06.9.2023

New Podcast episode with Carol Anne Hilton on Indigenous worldviews and the Indigenomics approach!

In the newest episode of the Earth Charter podcast, Mirian Vilela speaks with Carol Anne Hilton, Indigenous businesswoman and author about her work rebuilding and strengthening Indigenous economies, the history of oppression against Indigenous people in Canada, and commonalties between Indigenous worldviews and the Earth Charter.

For a period of over one hundred years, settlers and the Canadian government actively worked to destroy Indigenous culture and people in order to take control of land and resources. Hilton explains how the Canadian government systematically and intentionally assimilated Indigenous children using a residential school system that took children away from their families and banned the practice of their culture and language. This continued for over one hundred years, disrupting multiple generations and continued until the 1990s.

In her work, Hilton addresses the economic impacts of this history of repression by shaping a new space around Indigenous economics and linking it to the past and revaluing it for the present. The idea of Indigenomics restores narratives of the truth of this history, increases Indigenous peoples’ roles in the economy, and uses Indigenous wisdom of local economy to come to terms with and reestablish Indigenous perspectives in business and economics. To further this cause, Hilton established the Indigenomics Institute, the Global Center of Indigenomics, and wrote Indigenomics: Taking a Seat at the Economics Table.

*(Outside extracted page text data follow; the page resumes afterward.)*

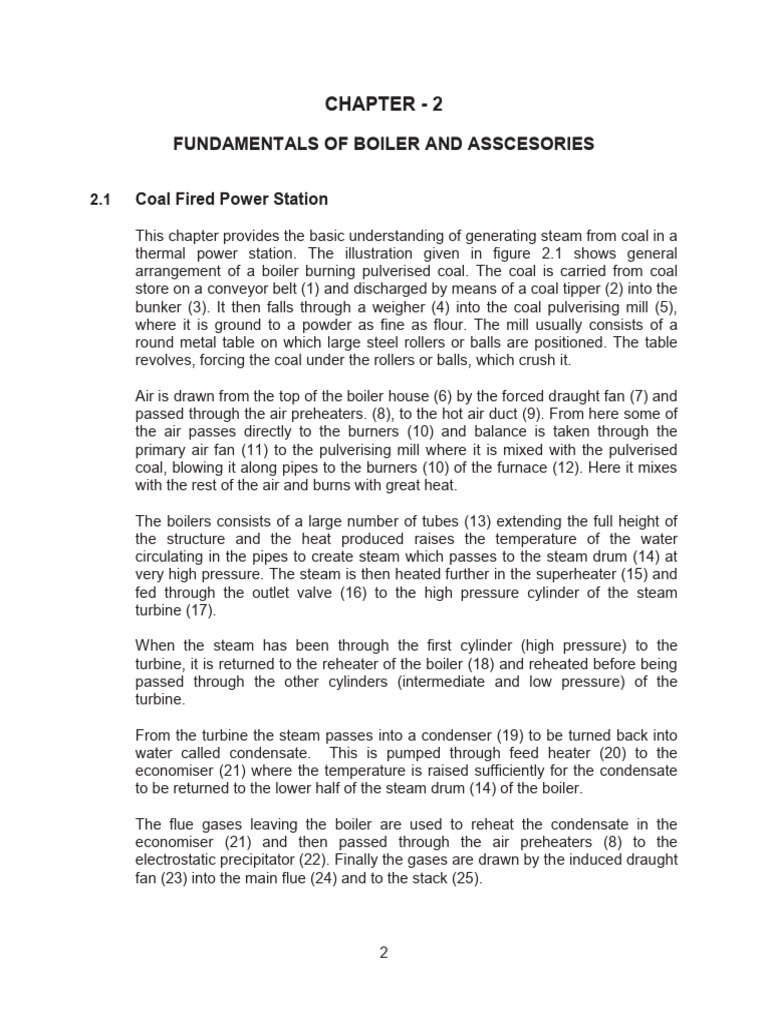 CHAPTER - 2

FUNDAMENTALS OF BOILER AND ASSCESORIES

2.1 Coal Fired Power Station

This chapter provides the basic understanding of generating steam from coal in a thermal power station. The illustration given in figure 2.1 shows general arrangement of a boiler burning pulverised coal. The coal is carried from coal store on a conveyor belt (1) and discharged by means of a coal tipper (2) into the bunker (3). It then falls through a weigher (4) into the coal pulverising mill (5), where it is ground to a powder as fine as flour. The mill usually consists of a round metal table on which large steel rollers or balls are positioned. The table revolves, forcing the coal under the rollers or balls, which crush it.

Air is drawn from the top of the boiler house (6) by the forced draught fan (7) and passed through the air preheaters. (8), to the hot air duct (9). From here some of the air passes directly to the burners (10) and balance is taken through the primary air fan (11) to the pulverising mill where it is mixed with the pulverised coal, blowing it along pipes to the burners (10) of the furnace (12). Here it mixes with the rest of the air and burns with great heat.

The boilers consists of a large number of tubes (13) extending the full height of the structure and the heat produced raises the temperature of the water circulating in the pipes to create steam which passes to the steam drum (14) at very high pressure. The steam is then heated further in the superheater (15) and fed through the outlet valve (16) to the high pressure cylinder of the steam turbine (17).

When the steam has been through the first cylinder (high pressure) to the turbine, it is returned to the reheater of the boiler (18) and reheated before being passed through the other cylinders (intermediate and low pressure) of the turbine.

From the turbine the steam passes into a condenser (19) to be turned back into water called condensate. This is pumped through feed heater (20) to the economiser (21) where the temperature is raised sufficiently for the condensate to be returned to the lower half of the steam drum (14) of the boiler.

The flue gases leaving the boiler are used to reheat the condensate in the economiser (21) and then passed through the air preheaters (8) to the electrostatic precipitator (22). Finally the gases are drawn by the induced draught fan (23) into the main flue (24) and to the stack (25).

2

Indigenous worldviews have much in common with the Earth Charter. Both promote conservation, share a respect for life, and ecological integrity. There is an Indigenous concept called seven generation thinking in which decisions made in the present must consider the impact on future generations. Indigenous views focus on a relationship with, rather than ownership of, land and resources. With regards to economic opportunities, Hilton and her community incorporate the balancing of business with sustainable practices which has been at odds with traditional economic development. While traditional business focuses on GDP to measure growth, Indigenous perspectives measure overall well-being and the continuation of the community.